● **Задание 1**
Определите, согласуются ли с отрывком о славе ниже утверждения (a), (b) и (c). На каждое ответьте «да» или «нет» и приведите точную цитату из отрывка, которая это решает.
(a) Здешняя слава остается навсегда.
(b) Родившийся начал творить чудеса сразу после рождения.
(c) Ангелы имеют славу сами в себе.
── Выбранный отрывок ──
Поэтому и ныне нужен закон для утверждения Евангелия; между тем для тех, кто верует в него, он не нужен. А благовестием славы он называет его не по другой какой причине, как ради тех, которые стыдятся гонений и Христовых страданий. Впрочем, отчасти и по другим причинам, отчасти и ради этого он называет (Евангелие) благовестием славы, показывая, что страдание Христа составляет (Его) славу, или даже (может быть) он намекает на будущие (обетования). Хотя настоящее (наше состояние) исполнено стыда и поношения, за то будущее будет вовсе не таково: между тем благовестие относится к будущему, а не к настоящему времени. Почему же ангел говорил: "
ибо ныне родился вам в городе Давидовом Спаситель, Который есть Христос Господь"; (
Лк. 2:10)? Потому что Родившийся имел в будущем соделаться Спасителем, потому что не вдруг после того, как родился, Он начал творить чудеса. "По славному", – говорит, – "благовестию блаженного Бога". Славы: он говорит, здесь или о богопочтении, или (выражает ту мысль), что если и в настоящем все исполнено славы Его, то тем более в будущем, когда, говорит, положены будут враги Его под ноги Его, когда ничто уже не будет сопротивляться Ему, когда праведники узрят все эти блага, которых ни око не видело, ни ухо не слышало, ни на сердце человеку не восходило. "
Хочу", – говорит (Христос), – "
чтобы там, где Я, и они были со Мною, да видят славу Мою, которую Ты дал Мне" (
Ин. 17:24).
Научимся поэтому узнавать, каковы эти люди, – и ублажим их, помышляя о том, какими благами они будут наслаждаться, какой славы, какого света они соделаются причастниками. Здешняя слава ничтожна и непостоянна, и если даже остается при нас, то остается только до смерти, а потом совершенно исчезает, потому что "
не пойдет за ним", – говорится, – "
слава его" (
Пс. 48:18); а для многих она не продолжалась даже до смерти. Между тем о той славе нельзя думать ничего подобного, а совершенно напротив, она остается навсегда и никогда не будет иметь конца. Таково свойство вещей божественных, – они постоянны, не подвергаются ни переменам, ни разрушению. Слава тогда (будет зависеть) не от внешних, а от внутренних (предметов); именно эта слава будет состоять не в ризах многоценных, не в множестве прислуги, и не в колесницах, но, без всего этого, сам человек будет облечен славою. Теперь, если нет этого, то нет и славы, а там не так. В банях мы видим нагими и знатных, и незнатных, и даже преступных; и на торжищах многие нередко подвергались опасности, когда слуги их по какой-нибудь надобности оставляли их. А там славу свою (человек) будет иметь всегда при себе. И подобно тому, как ангелы, куда бы ни явились, имеют славу сами в себе, так и святые. Или еще лучше, как солнце не нуждается в одежде, не имеет надобности ни в чем другом, но как только является, вместе с ним открывается и блеск его славы, – так будет и тогда.
───
● **Задание 2**
В записях ниже перепишите строки от строки с «From these choices —» до последней строки записей включительно, переименовав «furthest» в «farthest». Все остальное оставьте без изменений.
── Данные для обработки ──
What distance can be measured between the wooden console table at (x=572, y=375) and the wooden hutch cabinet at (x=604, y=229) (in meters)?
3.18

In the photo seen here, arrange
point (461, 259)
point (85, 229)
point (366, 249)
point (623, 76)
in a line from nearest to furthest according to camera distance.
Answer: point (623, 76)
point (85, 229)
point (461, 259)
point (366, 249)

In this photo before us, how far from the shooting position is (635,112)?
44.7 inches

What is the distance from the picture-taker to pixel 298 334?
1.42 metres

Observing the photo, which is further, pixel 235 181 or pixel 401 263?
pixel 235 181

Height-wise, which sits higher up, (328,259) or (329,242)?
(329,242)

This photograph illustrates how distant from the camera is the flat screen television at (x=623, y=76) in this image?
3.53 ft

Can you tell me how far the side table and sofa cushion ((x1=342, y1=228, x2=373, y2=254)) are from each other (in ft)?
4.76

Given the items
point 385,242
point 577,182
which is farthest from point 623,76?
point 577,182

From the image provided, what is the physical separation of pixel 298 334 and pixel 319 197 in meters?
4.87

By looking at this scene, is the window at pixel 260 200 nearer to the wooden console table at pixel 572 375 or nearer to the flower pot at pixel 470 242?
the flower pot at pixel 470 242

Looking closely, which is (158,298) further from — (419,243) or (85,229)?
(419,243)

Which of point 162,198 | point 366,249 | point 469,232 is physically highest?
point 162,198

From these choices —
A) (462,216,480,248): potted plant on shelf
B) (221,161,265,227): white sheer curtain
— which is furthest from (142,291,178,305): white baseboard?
───
● **Ответ 1**
(a) Нет: «Здешняя слава ничтожна и непостоянна».
(b) Нет: «не вдруг после того, как родился, Он начал творить чудеса».
(c) Да: «ангелы, куда бы ни явились, имеют славу сами в себе».

● **Ответ 2**
From these choices —
A) (462,216,480,248): potted plant on shelf
B) (221,161,265,227): white sheer curtain
— which is farthest from (142,291,178,305): white baseboard?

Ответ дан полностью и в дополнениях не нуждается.